Financially: All attention is engrossed in devising new modes of taxation, without any adequate effort to increase the means of the people to pay; and the consequent vexation and oppressiveness of the taxes imposed, imperial and local. Inequitable financial relations between England and India, i.e., the political debt [. . .] clapped on India’s shoulders, and all home charges also. . . .
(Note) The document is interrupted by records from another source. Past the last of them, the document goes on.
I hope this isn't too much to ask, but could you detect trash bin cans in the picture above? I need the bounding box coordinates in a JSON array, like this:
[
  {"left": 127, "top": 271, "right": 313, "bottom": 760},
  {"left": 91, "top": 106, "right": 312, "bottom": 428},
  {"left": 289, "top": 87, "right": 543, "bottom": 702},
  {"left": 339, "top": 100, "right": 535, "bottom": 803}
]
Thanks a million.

To sum up the whole, the British rule has been: morally, a great blessing; politically, peace and order on one hand, blunders on the other; materially, impoverishment, relieved as far as the railway and other loans go. The natives call the British system Sakar ki Churi, the knife of sugar. That is to say, there is no oppression, it is all smooth and sweet, but it is the knife, notwithstanding. I mention this that you should know these feelings. Our great misfortune is that you do not know our wants. When you will know our real wishes, I have not the least doubt that you would do justice. The genius and spirit of the British people is fair play and justice.
—Dadabhai Naoroji, “The Benefits of British Rule”
- What changes did Naoroji want the British to make?
- If Naoroji had been a peasant farmer instead of an educated member of the middle class, do you think his criticisms would have been different? Why or why not?
- Why do you think Naoroji included the last two sentences?
The moderate approach did not suit all Indian nationalists, however. Bal Gangadhar Tilak called for immediate independence from Britain, and in his newspaper he stated that Indians were justified in killing the British. “Swaraj (self-rule) is my birthright and I shall have it,” he proclaimed. When the British partitioned the province of Bengal in 1905, making Bengali Hindus a minority group within the new divisions, the INC supported a boycott of British-made goods and government schools, and acts of anti-British terrorism occurred.
Fearing a radical turn would harm their cause, INC president Gopal Krishna Gokhale and other moderate members called for the boycott to end when a new secretary of state for India was appointed whom they believed was sympathetic. The Swadeshi movement calling upon Indians to purchase only Indian-made goods continued, however, led by the Indian lawyer and political activist Mohandas Gandhi. Tilak supported the Swadeshi movement, and in 1907 the INC split in two, with radicals aligning themselves with Tilak, Bipin Chandra Pal, and Lala Lajput Rai (Figure 9.31).